WHAT YOU NEED TO DO
Could you reproduce all of these records exactly?

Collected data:
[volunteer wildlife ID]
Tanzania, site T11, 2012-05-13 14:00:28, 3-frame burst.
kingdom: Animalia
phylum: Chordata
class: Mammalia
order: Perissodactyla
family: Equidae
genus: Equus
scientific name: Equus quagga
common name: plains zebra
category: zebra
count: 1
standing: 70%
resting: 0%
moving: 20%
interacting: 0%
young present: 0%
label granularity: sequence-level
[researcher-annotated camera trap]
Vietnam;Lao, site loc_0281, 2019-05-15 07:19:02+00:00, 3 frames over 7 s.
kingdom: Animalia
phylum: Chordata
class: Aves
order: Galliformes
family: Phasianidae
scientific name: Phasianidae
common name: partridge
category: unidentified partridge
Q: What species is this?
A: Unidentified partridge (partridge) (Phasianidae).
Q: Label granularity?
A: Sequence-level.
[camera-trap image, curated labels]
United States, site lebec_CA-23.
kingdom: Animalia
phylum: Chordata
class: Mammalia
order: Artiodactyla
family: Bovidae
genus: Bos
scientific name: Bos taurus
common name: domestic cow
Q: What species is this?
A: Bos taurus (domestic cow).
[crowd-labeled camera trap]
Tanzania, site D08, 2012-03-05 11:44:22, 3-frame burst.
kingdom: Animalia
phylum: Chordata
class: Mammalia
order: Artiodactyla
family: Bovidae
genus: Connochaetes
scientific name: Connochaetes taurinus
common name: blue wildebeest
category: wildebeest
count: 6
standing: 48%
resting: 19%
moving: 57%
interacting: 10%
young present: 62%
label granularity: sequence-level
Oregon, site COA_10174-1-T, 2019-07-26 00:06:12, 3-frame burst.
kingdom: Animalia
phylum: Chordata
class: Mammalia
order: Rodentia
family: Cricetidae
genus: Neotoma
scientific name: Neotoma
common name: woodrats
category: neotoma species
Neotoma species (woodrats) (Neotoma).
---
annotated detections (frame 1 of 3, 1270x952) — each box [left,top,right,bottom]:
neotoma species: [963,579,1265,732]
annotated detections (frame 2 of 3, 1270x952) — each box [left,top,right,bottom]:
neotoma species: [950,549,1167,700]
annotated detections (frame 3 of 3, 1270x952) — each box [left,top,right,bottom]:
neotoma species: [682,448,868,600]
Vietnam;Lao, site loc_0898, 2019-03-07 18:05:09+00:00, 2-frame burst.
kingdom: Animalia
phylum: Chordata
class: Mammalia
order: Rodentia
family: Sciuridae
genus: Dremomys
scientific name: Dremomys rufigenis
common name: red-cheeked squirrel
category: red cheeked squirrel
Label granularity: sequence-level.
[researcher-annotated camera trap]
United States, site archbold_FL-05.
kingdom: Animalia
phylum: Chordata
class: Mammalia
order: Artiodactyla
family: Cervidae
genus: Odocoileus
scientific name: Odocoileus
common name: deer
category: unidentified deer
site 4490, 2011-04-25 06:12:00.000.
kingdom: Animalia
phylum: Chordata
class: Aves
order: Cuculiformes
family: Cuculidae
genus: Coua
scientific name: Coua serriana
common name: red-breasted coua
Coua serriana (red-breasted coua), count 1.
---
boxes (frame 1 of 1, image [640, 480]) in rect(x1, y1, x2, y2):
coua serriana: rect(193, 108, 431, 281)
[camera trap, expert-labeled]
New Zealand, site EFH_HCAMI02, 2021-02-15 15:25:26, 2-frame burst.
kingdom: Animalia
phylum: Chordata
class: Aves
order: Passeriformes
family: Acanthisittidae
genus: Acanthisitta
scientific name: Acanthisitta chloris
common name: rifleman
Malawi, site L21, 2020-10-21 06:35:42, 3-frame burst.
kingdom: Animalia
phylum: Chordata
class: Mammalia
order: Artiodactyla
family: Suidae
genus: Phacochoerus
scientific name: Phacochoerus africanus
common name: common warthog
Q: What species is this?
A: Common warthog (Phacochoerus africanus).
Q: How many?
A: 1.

SOLUTION TO THIS EXERCISE
[volunteer wildlife ID]
Tanzania, site T11, 2012-05-13 14:00:28, 3-frame burst.
kingdom: Animalia
phylum: Chordata
class: Mammalia
order: Perissodactyla
family: Equidae
genus: Equus
scientific name: Equus quagga
common name: plains zebra
category: zebra
count: 1
standing: 70%
resting: 0%
moving: 20%
interacting: 0%
young present: 0%
label granularity: sequence-level
[researcher-annotated camera trap]
Vietnam;Lao, site loc_0281, 2019-05-15 07:19:02+00:00, 3 frames over 7 s.
kingdom: Animalia
phylum: Chordata
class: Aves
order: Galliformes
family: Phasianidae
scientific name: Phasianidae
common name: partridge
category: unidentified partridge
Q: What species is this?
A: Unidentified partridge (partridge) (Phasianidae).
Q: Label granularity?
A: Sequence-level.
[camera-trap image, curated labels]
United States, site lebec_CA-23.
kingdom: Animalia
phylum: Chordata
class: Mammalia
order: Artiodactyla
family: Bovidae
genus: Bos
scientific name: Bos taurus
common name: domestic cow
Q: What species is this?
A: Bos taurus (domestic cow).
[crowd-labeled camera trap]
Tanzania, site D08, 2012-03-05 11:44:22, 3-frame burst.
kingdom: Animalia
phylum: Chordata
class: Mammalia
order: Artiodactyla
family: Bovidae
genus: Connochaetes
scientific name: Connochaetes taurinus
common name: blue wildebeest
category: wildebeest
count: 6
standing: 48%
resting: 19%
moving: 57%
interacting: 10%
young present: 62%
label granularity: sequence-level
Oregon, site COA_10174-1-T, 2019-07-26 00:06:12, 3-frame burst.
kingdom: Animalia
phylum: Chordata
class: Mammalia
order: Rodentia
family: Cricetidae
genus: Neotoma
scientific name: Neotoma
common name: woodrats
category: neotoma species
Neotoma species (woodrats) (Neotoma).
---
annotated detections (frame 1 of 3, 1270x952) — each box [left,top,right,bottom]:
neotoma species: [963,579,1265,732]
annotated detections (frame 2 of 3, 1270x952) — each box [left,top,right,bottom]:
neotoma species: [950,549,1167,700]
annotated detections (frame 3 of 3, 1270x952) — each box [left,top,right,bottom]:
neotoma species: [682,448,868,600]
Vietnam;Lao, site loc_0898, 2019-03-07 18:05:09+00:00, 2-frame burst.
kingdom: Animalia
phylum: Chordata
class: Mammalia
order: Rodentia
family: Sciuridae
genus: Dremomys
scientific name: Dremomys rufigenis
common name: red-cheeked squirrel
category: red cheeked squirrel
Label granularity: sequence-level.
[researcher-annotated camera trap]
United States, site archbold_FL-05.
kingdom: Animalia
phylum: Chordata
class: Mammalia
order: Artiodactyla
family: Cervidae
genus: Odocoileus
scientific name: Odocoileus
common name: deer
category: unidentified deer
site 4490, 2011-04-25 06:12:00.000.
kingdom: Animalia
phylum: Chordata
class: Aves
order: Cuculiformes
family: Cuculidae
genus: Coua
scientific name: Coua serriana
common name: red-breasted coua
Coua serriana (red-breasted coua), count 1.
---
boxes (frame 1 of 1, image [640, 480]) in rect(x1, y1, x2, y2):
coua serriana: rect(193, 108, 431, 281)
[camera trap, expert-labeled]
New Zealand, site EFH_HCAMI02, 2021-02-15 15:25:26, 2-frame burst.
kingdom: Animalia
phylum: Chordata
class: Aves
order: Passeriformes
family: Acanthisittidae
genus: Acanthisitta
scientific name: Acanthisitta chloris
common name: rifleman
Malawi, site L21, 2020-10-21 06:35:42, 3-frame burst.
kingdom: Animalia
phylum: Chordata
class: Mammalia
order: Artiodactyla
family: Suidae
genus: Phacochoerus
scientific name: Phacochoerus africanus
common name: common warthog
Q: What species is this?
A: Common warthog (Phacochoerus africanus).
Q: How many?
A: 1.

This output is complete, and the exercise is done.